**Tarea 1**
Según el texto sobre los quásares, ¿quién acuñó el término "quásar" y en qué año?
**Tarea 2**
Enumera todos los objetos o sistemas astronómicos que el texto sobre los quásares designa con un nombre propio.
**Tarea 3**
Por favor, retoma el texto sobre los quásares justo después de su última oración y sigue escribiéndolo.

**Fragmento de lectura**
Después del histórico hallazgo de Schmidt, pasaron años y años de largos y acalorados debates sobre la verdadera naturaleza de 3C 273, 3C 48 y otras potentes radiofuentes de aspecto engañosamente estelar (por lo puntuales). Lo que no tardó mucho más en aparecer fue su nombre, que tenía una directa relación con lo anterior: en 1964, el astrofísico estadounidense de origen chino Hong Yee Chiu (Universidad de Princeton) acuñó el término “quásar”, una juguetona abreviatura de quasi stellar radio source (“radio fuente casi estelar”). El nombre remitía a lo básico e indiscutible: los quásares eran objetos emisores de ondas de radio, que en luz visible se parecían a las estrellas. Pero con el tiempo esa palabrita adquirió dimensiones literalmente monstruosas.
Si el tema de las distancias y los brillos de los quásares ya había incomodado a muchos astrónomos, qué decir cuando algunas observaciones –basadas en sus rápidas fluctuaciones de luminosidad– sugerían que eran objetos relativamente chicos. Quizá, de “sólo” 10 o 20 mil millones de kilómetros de diámetro. Más o menos comparables con el tamaño del Sistema Solar. Parecía inconcebible que algo tan pequeño pudiese liberar semejantes cantidades de energía en forma de ondas de radio y luz visible. Ante todo este panorama, no es raro que hayan surgido explicaciones alternativas: quizás el corrimiento al rojo de los quásares no se debía a extraordinarias velocidades de alejamiento –y, en consecuencia, a sus colosales distancias– sino a otros factores. Tal vez eran simples objetos del “Grupo Local” de galaxias (al que la nuestra), situados a pocos millones de años luz, moviéndose –vaya a saber por qué– a velocidades cercanas a la de la luz. O quizá su corrimiento al rojo podía deberse a una “nueva física” por entonces desconocida.

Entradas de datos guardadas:

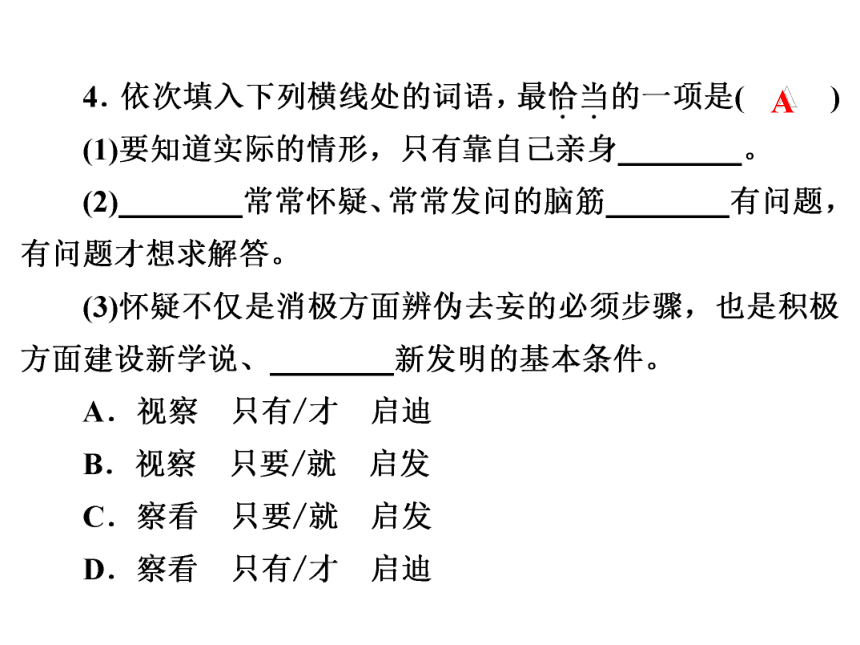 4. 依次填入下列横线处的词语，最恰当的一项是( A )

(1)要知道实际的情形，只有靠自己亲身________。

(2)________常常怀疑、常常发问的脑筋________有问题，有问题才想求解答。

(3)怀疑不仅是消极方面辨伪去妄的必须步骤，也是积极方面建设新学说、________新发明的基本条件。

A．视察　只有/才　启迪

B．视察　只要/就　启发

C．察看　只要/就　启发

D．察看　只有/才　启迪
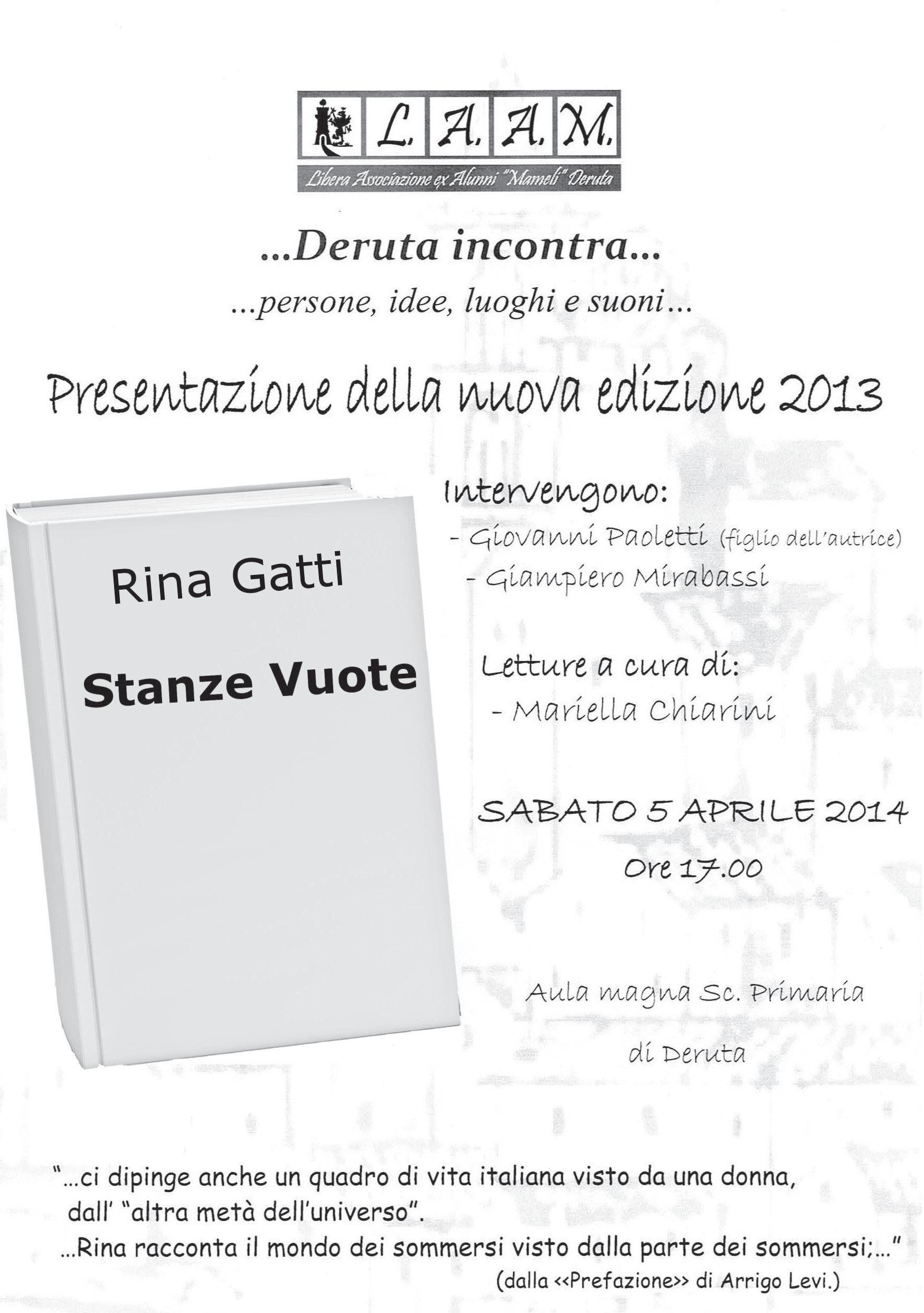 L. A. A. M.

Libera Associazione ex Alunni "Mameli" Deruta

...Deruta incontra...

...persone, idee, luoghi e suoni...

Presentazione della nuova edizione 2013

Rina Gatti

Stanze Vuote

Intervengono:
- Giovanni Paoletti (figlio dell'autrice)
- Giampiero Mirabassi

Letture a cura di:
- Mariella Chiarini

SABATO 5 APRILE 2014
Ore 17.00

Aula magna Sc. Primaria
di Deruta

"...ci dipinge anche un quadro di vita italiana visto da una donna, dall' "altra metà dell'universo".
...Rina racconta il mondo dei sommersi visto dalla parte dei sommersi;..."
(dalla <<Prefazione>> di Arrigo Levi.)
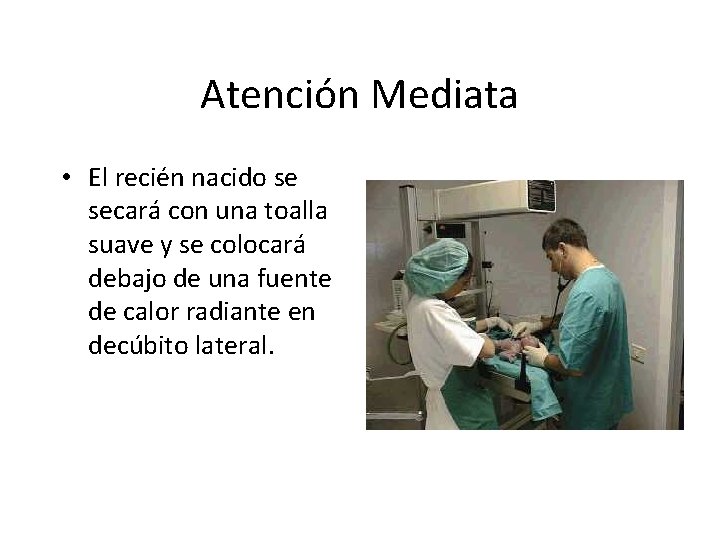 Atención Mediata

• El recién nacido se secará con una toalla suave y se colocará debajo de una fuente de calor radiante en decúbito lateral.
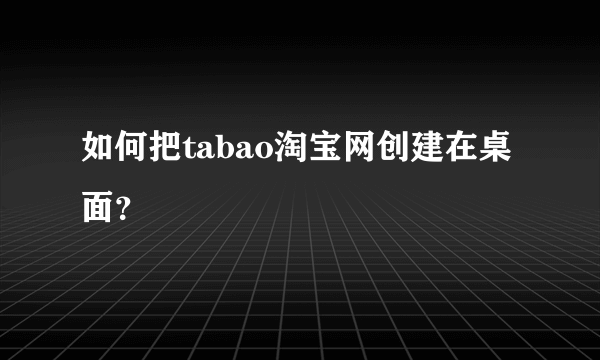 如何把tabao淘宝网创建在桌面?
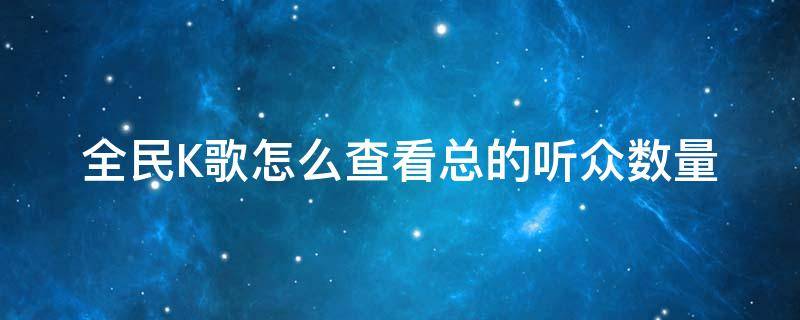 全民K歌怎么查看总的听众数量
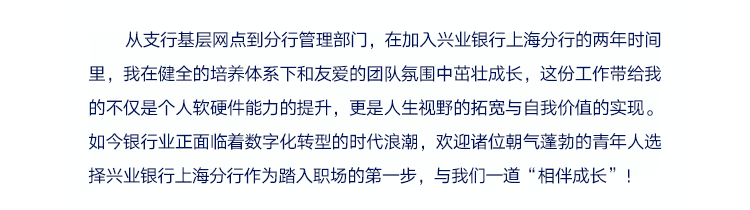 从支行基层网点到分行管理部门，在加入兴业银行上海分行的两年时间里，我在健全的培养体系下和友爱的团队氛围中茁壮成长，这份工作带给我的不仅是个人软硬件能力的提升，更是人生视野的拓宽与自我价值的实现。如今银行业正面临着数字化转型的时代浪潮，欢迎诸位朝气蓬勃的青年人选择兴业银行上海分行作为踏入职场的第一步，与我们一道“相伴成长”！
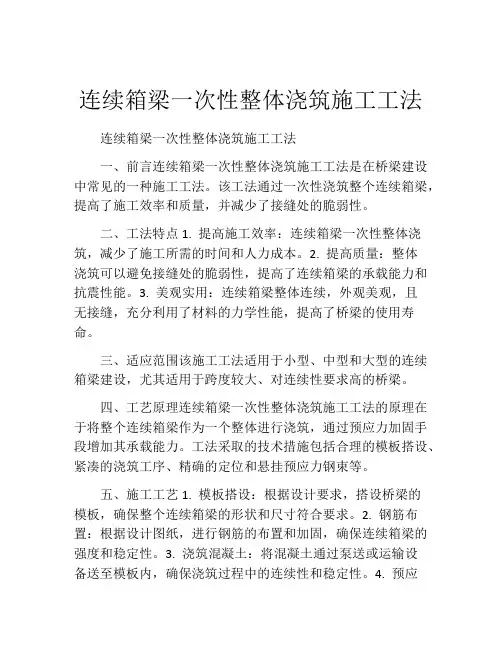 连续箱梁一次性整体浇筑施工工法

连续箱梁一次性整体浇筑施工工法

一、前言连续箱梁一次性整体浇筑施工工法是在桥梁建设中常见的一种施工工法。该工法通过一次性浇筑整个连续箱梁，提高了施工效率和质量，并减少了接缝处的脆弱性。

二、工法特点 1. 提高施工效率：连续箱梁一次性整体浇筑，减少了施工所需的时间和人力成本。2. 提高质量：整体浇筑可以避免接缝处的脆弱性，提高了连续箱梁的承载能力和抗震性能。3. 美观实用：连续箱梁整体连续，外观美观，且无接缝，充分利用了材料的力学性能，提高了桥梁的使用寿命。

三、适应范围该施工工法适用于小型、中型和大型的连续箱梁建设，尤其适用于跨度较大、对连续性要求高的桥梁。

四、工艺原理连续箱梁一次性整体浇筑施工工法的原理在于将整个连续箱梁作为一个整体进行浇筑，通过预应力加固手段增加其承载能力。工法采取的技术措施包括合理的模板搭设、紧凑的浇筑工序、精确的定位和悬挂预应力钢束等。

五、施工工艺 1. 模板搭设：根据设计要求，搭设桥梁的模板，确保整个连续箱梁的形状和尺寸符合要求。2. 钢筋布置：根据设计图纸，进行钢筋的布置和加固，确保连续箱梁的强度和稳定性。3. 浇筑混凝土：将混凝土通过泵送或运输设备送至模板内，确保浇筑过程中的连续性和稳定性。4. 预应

**Respuesta 1**
Lo acuñó el astrofísico Hong Yee Chiu, de la Universidad de Princeton, en 1964.

**Respuesta 2**
3C 273, 3C 48, el Sistema Solar y el Grupo Local.

**Respuesta 3**
Sin embargo, todas estas dudas y especulaciones se cayeron a pedazos a partir de 1978, cuando Alan Stockton (Universidad de Hawai) descubrió que varios quásares estaban rodeados por galaxias con corrimientos al rojo muy similares. Y ni hablar cuando, en los años ’80 y ’90 entró en acción la poderosa alianza súper telescopios-cámaras CCD: equipados con estas herramientas (entre ellas el infaltable Telescopio Espacial Hubble), los astrónomos comenzaron a fotografiar varios quásares, confirmando una vieja sospecha: las difusas brumas que rodeaban a objetos puntuales como 3C 48, 3C 273, y muchísimos otros, no eran otra cosa que cuerpos galácticos. Los quásares eran los brillantísimos núcleos de galaxias situadas a miles y miles de millones de años luz. Abrumadoramente más brillantes que los núcleos de galaxias como la Vía Láctea, Andrómeda, o tantísimas otras de la vecindad cósmica. Pero... ¿por qué?
Había cosas que estaban claras: los quásares no estaban asociados a supernovas, “estallidos de rayos gamma”, u otros fenómenos violentos y brillantes, pero a la vez de cortísima duración. Más allá de sus fugaces fluctuaciones, estas criaturas mostraban una luminosidad tan extrema como duradera. Y además parecían ser objetos chicos. ¿Cuál podía ser el motor de semejante furia energética? La explicación más convincente surgió a poco de su descubrimiento. A fines de la década del 60 los astrofísicos rusos Yakov Zeldovich e Igor Novikov, por un lado, y el británico Donald Lynden-Bell, por el otro, lanzaron esta hipótesis: los quásares serían agujeros negros supermasivos –con miles o millones de masas solares– rodeados de colosales “discos de acreción” de gas ardiente (a temperaturas de millones de grados). La radiación que emite el quásar, justamente, proviene de esos materiales que, además, “alimentan” al monstruo gravitatorio al que rodean y orbitan. El modelo actual de los quásares conserva lo esencial de esta explicación (ver nota aparte).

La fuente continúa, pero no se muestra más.